Anche l’ultimo avvocato dell’azienda si è espresso in merito, in maniera piuttosto chiara e tirando in ballo l’FBI:

“I got on the phone with him personally and said, ‘Do you know anything about this?,” Sewell said of his conversation with Baker. “He said, ‘I’ve never heard of this, but give me 24 hours to make sure.’ He called me back 24 hours later and said ‘Nobody here knows what this story is about.’” [link]

Amazon non è da meno: il suo comunicato è firmato dal suo dirigente a capo della sicurezza informatica: una mossa che fai quando sei sicuro di non rimetterci la faccia:

At no time, past or present, have we ever found any issues relating to modified hardware or malicious chips in SuperMicro motherboards in any Elemental or Amazon systems. Nor have we engaged in an investigation with the government. [link]

Dal momento che la storia è verosimile, e che sicuramente ci sono stati tentativi simili, non mi sento di tacciarla del tutto di bufala: ma il fatto che le due grandi aziende coinvolte nel pezzo sono anche le due aziende che hanno superato il trilione di dollari di valore di mercato, la questione puzza.

(Il valore di mercato è probabilmente una delle cose che mi interessa di meno, di un’azienda. Ma sicuramente c’è gente, in giro, che può ricavare dei vantaggi – e manco pochi – a manipolare le informazioni su di loro.)

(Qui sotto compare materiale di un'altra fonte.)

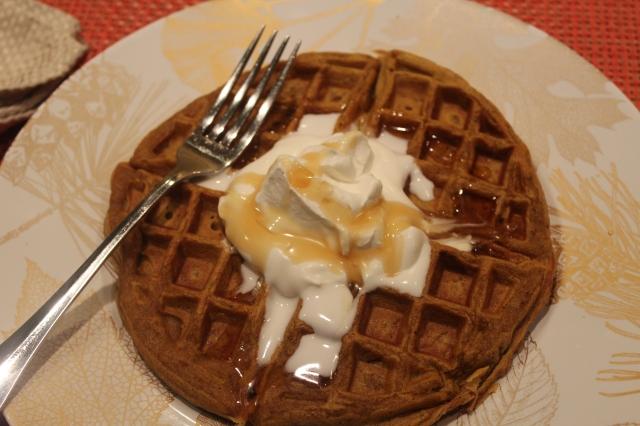 kels-pumpkin-spiced-belgian-waffles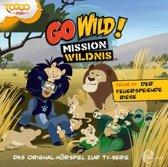 Go Wild! - Mission Wildnis 14. Der feuerspeiende Riese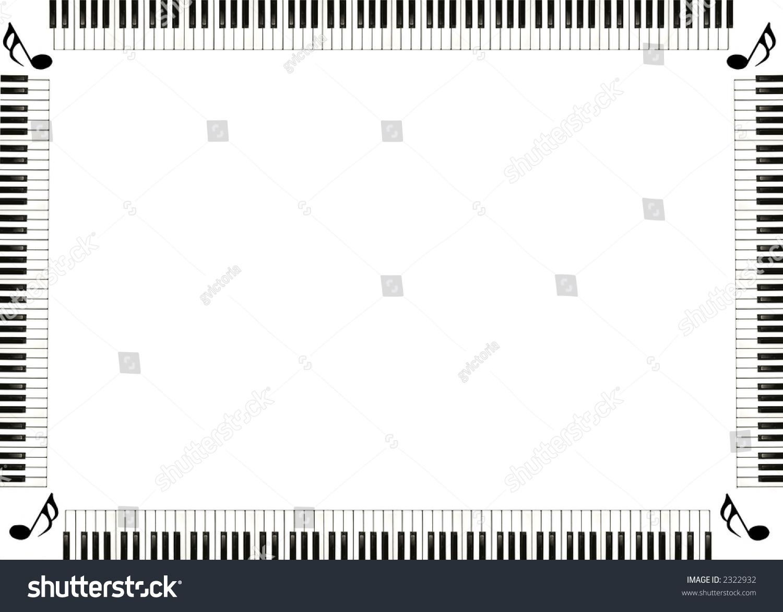 Piano Musical Border W...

Un impianto per camminare di nuovo

For the nearly 1.3 million people who are paralyzed because of spinal cord injuries in the US, the hope is that standing and stepping can help bring more independence, improve circulation and bone density, and boost cardiovascular health. “There’s no real treatment for people with this type of injury,” says Susan Harkema, associate director of the Kentucky Spinal Cord Injury Research Center at the University of Louisville and senior author of the New England Journal of Medicine paper. “This isn’t taking them back to before their injury, but it’s giving them significant, incremental return of function, and health — and that can make their daily lives substantially better.” [link]

La speranza è che questi impianti migliorino sempre di più.

Markup

Non il markup che conosciamo tutti, ma un sito che terrà d’occhio i giganti della tecnologia. Craig Newmark, il fondatore di Craiglist, ci ha messo i primi 20 milioni.

Dal punto di vista della gestione delle notizie, Markup intende fare le cose in maniera un po’ diversa:

At The Markup, journalists will be partnered with a programmer from a story’s inception until its completion. [link]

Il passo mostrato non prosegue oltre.